Spokesperson and author (born 1995)

Lauren Marie Galley (born January 10, 1995), is a multi-media spokesperson, author and entrepreneur.

==Print media==

In 2013, Galley published Girls Above Society: Steps To Success: An Empowerment Guide. It was released by Girls Above Society. In 2014 it was released by Cosby Media Productions in Ebook Format. In 2015, Galley published Kissing Frogs: In Search of Prince Charming, It was released by Cosby Media Productions in paperback and Ebook Format.

Galley is a regular contributor to Huffington Post.

==Television==
Galley has appeared as a guest contributor for television news shows, commenting on social issues faced by the Millennials. She has appeared and been featured for local affiliates across major networks such as Fox News and CNN commenting on social pressures tween and teen girls are facing in today's media driven society. Galley has also appeared on ABC Family's The Lying Game and CBS "Chase" TV Series.

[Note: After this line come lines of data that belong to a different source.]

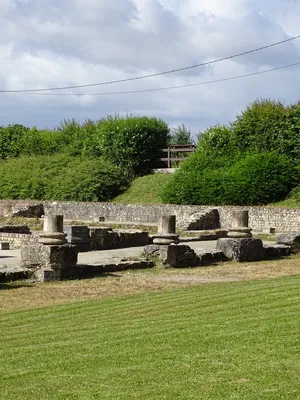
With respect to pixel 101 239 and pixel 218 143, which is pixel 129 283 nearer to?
pixel 101 239

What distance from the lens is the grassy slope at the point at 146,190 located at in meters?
44.6

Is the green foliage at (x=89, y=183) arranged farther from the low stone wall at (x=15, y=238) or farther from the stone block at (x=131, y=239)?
the stone block at (x=131, y=239)

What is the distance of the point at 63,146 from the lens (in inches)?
2199

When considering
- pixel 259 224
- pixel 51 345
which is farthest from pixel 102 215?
pixel 51 345

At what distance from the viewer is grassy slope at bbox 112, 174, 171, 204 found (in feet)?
146

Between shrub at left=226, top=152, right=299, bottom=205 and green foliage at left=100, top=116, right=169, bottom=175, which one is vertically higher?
green foliage at left=100, top=116, right=169, bottom=175

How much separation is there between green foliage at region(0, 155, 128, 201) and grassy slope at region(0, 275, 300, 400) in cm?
3218

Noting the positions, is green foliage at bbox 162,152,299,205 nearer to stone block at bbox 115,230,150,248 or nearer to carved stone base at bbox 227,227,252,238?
stone block at bbox 115,230,150,248

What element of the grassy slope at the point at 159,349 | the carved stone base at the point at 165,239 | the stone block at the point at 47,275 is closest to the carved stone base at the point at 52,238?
the stone block at the point at 47,275

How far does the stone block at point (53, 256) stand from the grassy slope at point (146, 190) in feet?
77.4

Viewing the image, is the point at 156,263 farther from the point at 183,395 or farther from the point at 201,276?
the point at 183,395

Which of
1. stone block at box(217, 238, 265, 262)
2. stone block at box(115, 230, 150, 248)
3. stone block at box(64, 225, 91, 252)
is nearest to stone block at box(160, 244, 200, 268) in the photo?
stone block at box(217, 238, 265, 262)

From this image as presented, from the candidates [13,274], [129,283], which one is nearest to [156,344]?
[129,283]

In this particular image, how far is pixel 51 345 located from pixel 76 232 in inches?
614
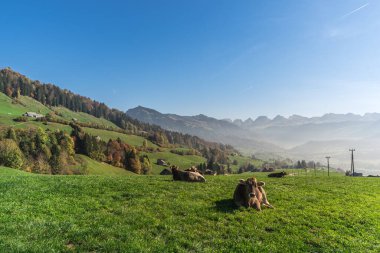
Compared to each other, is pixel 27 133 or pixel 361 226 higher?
pixel 27 133

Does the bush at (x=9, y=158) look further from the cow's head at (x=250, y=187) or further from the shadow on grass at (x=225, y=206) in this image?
the cow's head at (x=250, y=187)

==Spokesperson and philanthropy==
Galley was named a Game-Changer by The White House Inaugural United State of Women Summit in 2016. Galley served as an official ambassador for Secret Deodorant's Mean Stinks Campaign in 2015.

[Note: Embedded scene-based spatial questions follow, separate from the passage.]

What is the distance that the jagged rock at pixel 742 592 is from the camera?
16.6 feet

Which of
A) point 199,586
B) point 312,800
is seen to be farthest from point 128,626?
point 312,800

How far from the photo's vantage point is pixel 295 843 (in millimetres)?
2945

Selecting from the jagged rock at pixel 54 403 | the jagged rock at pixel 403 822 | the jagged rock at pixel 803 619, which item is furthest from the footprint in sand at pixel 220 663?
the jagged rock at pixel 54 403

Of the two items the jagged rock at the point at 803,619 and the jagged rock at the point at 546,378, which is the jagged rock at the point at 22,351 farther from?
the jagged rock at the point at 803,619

In 2014–2015, Galley became an ambassador for Secret Deodorant in conjunction with Teen Vogue Magazine, traveling throughout the U.S. delivering a peer-to-peer relatable voice to girls with a message of kindness and support, ending the girl on girl bullying in their generation. Galley created Girls Above Society], a non-profit organization dedicated to empowering girls to be confident leaders of their generation in 2010 at age fifteen. Her "GIRL TALK" program impacts girls of all economic values to achieve positive self-worth and confidence through mentorship and tools as they face tough pressures of today's media driven society. Galley's TEDx Tomball's Talk titled #TextMe The Elimination of Human Interaction gives relevant insight on how technology is affecting face-to-face communication within the Millennial Generation. In October 2015, Galley was a speaker at the iMatter Conference, an event hosted by the Simi Valley chapter of Soroptimists International.